Parsing a citation

PHP programming forum. Ask questions or help people concerning PHP code. Don't understand a function? Need help implementing a class? Don't understand a class? Here is where to ask. Remember to do your homework!

Moderator: General Moderators

Post Reply
wescrock
Forum Commoner
Posts: 31
Joined: Wed Sep 10, 2008 10:31 am
Location: Fresno, CA

Parsing a citation

Post by wescrock »

Hey all,

My department at a university library has taken on a project (passed to us by the Smithsonian Nat. Museum) in which I will be developing a front end for a database. We are currently rebuilding the DB, but would like to make a view where we take a citation field [i.e. below] and parse it to separate each section of it [date, author, publisher... they SHOULD all be in ALA format.]

I am coming here with this, because I am very new to PHP and have never done something like this...

Citation Example:
Ahlström, Göran.<i> Technological Development and Industrial Expositions, 1850-1914: Sweden in an International Perspective.</i> Lund: Lund University Press, 1996.
My main concern with this kind of parsing, is that the format of these citations are not comma delineated or anything of the sort.

I need to make a view that will show the citation broken into sections (author, article, date, publisher...) eventually, this same piece of code will be used to insert into the new table that is being created at a later date.

If anyone could give me some guidance, that would be fantastic.

Thank you,
Wes Crockett
Darkzaelus
Forum Commoner
Posts: 94
Joined: Tue Sep 09, 2008 7:02 am

Re: Parsing a citation

Post by Darkzaelus »

If it is just seperated with <i> and </i> then you can use preg_split:

Code: Select all

 
$matches=preg_split('/(.*?)\\<i\\>(.*?)\\<\\\\i\\>(.*?)/is',$text);
echo $matches[0][0];//Ahlström, Göran.
echo $matches[1][0];// Technological Development and Industrial Expositions, 1850-1914: Sweden in an International Perspective.
echo $matches[2][0];// Lund: Lund University Press, 1996.
 
It will keep going until the end, looking for start and end tags.

Tell me if it works!

Cheers, Darkzaelus
User avatar
Dravos
Forum Newbie
Posts: 15
Joined: Wed Sep 10, 2008 9:27 am
Location: London

Re: Parsing a citation

Post by Dravos »

There's a comma splitting the last 2 values, so it isn't just the italic tags, but that's an efficient approach.

I'd gone for a step by step approach, looking for each token in turn, of course the main problem here will be if a publisher were to have a comma in their name, or a title to have an italic tag in it's title.

Code: Select all

<?php
 
$citation="Ahlström, Göran.<i> Technological Development and Industrial Expositions, 1850-1914: Sweden in an International Perspective.</i> Lund: Lund University Press, 1996.";
 
$temp=$citation;
 
$needle=strpos($temp, "<i>");
$author=substr($temp, 0, $needle);
$temp=substr($temp, $needle);
 
$needle=strpos($temp, "</i>");
$title=substr($temp, 3, $needle);
$temp=substr($temp, $needle);
 
$needle=strpos($temp, ",");
$publisher=substr($temp, 0, $needle);
$temp=substr($temp, $needle);
 
$date=substr($temp, 1);
 
?>
 
Author: <?=$author?><br/>
Title: <?=$title?><br/>
Publisher: <?=$publisher?><br/>
Date: <?=$date?><br/>
Darkzaelus
Forum Commoner
Posts: 94
Joined: Tue Sep 09, 2008 7:02 am

Re: Parsing a citation

Post by Darkzaelus »

Yeah, thats good stuff.
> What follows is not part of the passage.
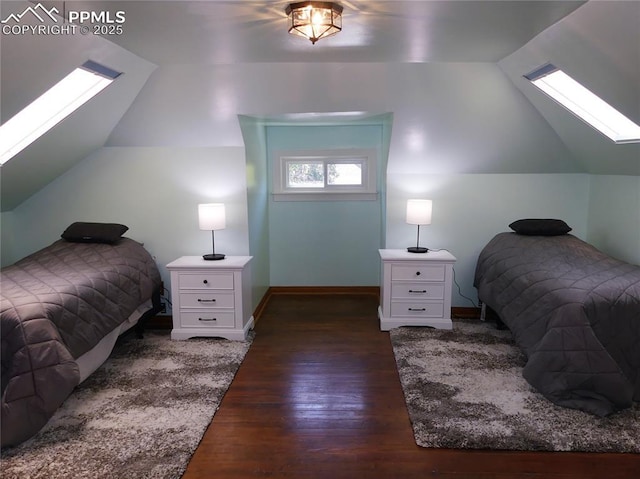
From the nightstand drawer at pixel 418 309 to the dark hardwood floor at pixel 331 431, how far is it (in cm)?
34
But don't we need to know:
My main concern with this kind of parsing, is that the format of these citations are not comma delineated or anything of the sort.
WHAT is the delimiter :P

Cheers, Darkzaelus
User avatar
Dravos
Forum Newbie
Posts: 15
Joined: Wed Sep 10, 2008 9:27 am
Location: London

Re: Parsing a citation

Post by Dravos »

I remember doing something similar to this for some coursework at university. I think there is more than one delimiter due to a not very well thought through storage format. I'm assuming all other entries cohere to this first one, and as long as they don't have <i> </> or , in any of the data then it should be fine :/
wescrock
Forum Commoner
Posts: 31
Joined: Wed Sep 10, 2008 10:31 am
Location: Fresno, CA

Re: Parsing a citation

Post by wescrock »

Thanks for your comments so far!

There are several different formats for the citations, but those are determined by a separate field (book/article, thesis, dissertation...) so, that won't be hard to do with a simple if/then sequence.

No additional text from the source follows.